Art makes the Object, and religion lives only in its many ties to that Object, but philosophy very clearly sets itself apart from both. It neither stands enmeshed with an Object, as religion, nor makes one, as art, but rather places its pulverizing hand upon all the business of making Objects as well as the whole of objectivity itself, and so breathes the air of freedom. Reason, the spirit of philosophy, concerns itself only with itself, and troubles itself over no Object. God, to the philosopher, is as neutral as a stone — the philosopher is a dedicated atheist. If he busies himself with God, there is no reverence here, only rejection, for he seeks only that reason which has concealed itself in every form, and that only in the light of reason. Reason only seeks itself, only troubles itself about itself, loves only itself — or rather, since it is not even an Object to itself — does not love itself but simply is with itself. And so, with a correct instinct, Neander[10] has proclaimed the destruction of the `God of the philosophers.'
But as it lies outside of our theme, we have not undertaken to speak any further of philosophy as such.
Notes
[1]^ A clearly similar conception is found in Bruno Bauer's The Trumpet of the Last Judgement over Hegel the Atheist and Anti-Christ. Stirner had reviewed this text for Gutzkow's Telegraph für Deutschland in January of 1842.)
[2]^ (Stirner's treatment of both understanding (Verstand) and reason (Vernunft) follows that as given by Hegel.)

Data provided —
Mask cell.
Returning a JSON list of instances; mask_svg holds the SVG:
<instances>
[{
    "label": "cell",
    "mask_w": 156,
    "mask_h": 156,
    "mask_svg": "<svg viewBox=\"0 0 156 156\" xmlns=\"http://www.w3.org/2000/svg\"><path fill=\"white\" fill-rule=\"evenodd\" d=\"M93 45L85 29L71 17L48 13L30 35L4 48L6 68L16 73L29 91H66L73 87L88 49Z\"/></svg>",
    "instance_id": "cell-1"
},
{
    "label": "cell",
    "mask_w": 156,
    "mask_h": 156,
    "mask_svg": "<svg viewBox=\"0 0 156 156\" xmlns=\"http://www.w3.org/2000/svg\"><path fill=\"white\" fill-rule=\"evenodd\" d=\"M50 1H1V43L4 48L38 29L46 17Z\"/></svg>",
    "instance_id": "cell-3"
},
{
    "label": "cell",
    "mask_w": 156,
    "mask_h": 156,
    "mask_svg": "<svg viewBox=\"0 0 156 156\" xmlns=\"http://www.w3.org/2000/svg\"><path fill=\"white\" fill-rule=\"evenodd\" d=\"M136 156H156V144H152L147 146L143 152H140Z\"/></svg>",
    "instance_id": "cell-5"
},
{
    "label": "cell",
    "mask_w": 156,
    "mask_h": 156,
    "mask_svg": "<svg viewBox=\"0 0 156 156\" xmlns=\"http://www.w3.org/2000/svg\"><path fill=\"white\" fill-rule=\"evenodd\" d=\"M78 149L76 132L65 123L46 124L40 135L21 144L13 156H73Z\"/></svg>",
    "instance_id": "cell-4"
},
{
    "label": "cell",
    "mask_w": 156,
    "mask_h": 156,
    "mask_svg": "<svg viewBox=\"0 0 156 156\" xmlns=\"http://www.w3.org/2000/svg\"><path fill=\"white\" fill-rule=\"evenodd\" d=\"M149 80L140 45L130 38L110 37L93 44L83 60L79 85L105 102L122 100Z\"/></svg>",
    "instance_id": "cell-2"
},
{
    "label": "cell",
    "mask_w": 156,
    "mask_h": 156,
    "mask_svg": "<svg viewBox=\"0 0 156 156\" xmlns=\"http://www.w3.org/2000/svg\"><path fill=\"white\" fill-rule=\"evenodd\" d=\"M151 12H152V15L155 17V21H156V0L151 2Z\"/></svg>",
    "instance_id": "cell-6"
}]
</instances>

The request — Continue the passage on art, religion, and philosophy from its final line.

Answer for the task —
[3]^ (In full, `Ideoque, Censeo ego Carthaginem esse delendam (Therefore, I vote Carthage to be destroyed).' Cato usually concluded any of his addresses to the Roman senate with this harsh statement. The repetition of this uncompromising sentence was highly irritating to the majority of Senators.)
[4]^ (Luther's statement to the Diet at Worms in 1521. Stirner repeats it in The Ego and His Own (p. 61), and characterizes it as `the fundamental maxim of all the possessed'.)
[5]^ (An obvious reference to the sentimental religiosity of dependency held by Hegel's rival Friedrich Schleiermacher (1768-1834). Stirner had attended his lecture series at the University of Berlin in the Spring of 1827.)
[6]^ (Cf. Hegel's similar treatment of Comedy which unmasks `the pretentious claims of the universal abstract nature', in Phenomenology of Mind, trans. J. B. Baille (London, 1964), pp. 745ff )
[7]^ (Ernst W. Hengstenberg (1802-72), a determined and influential Lutheran pietist critic of Hegel and the Young Hegelians.)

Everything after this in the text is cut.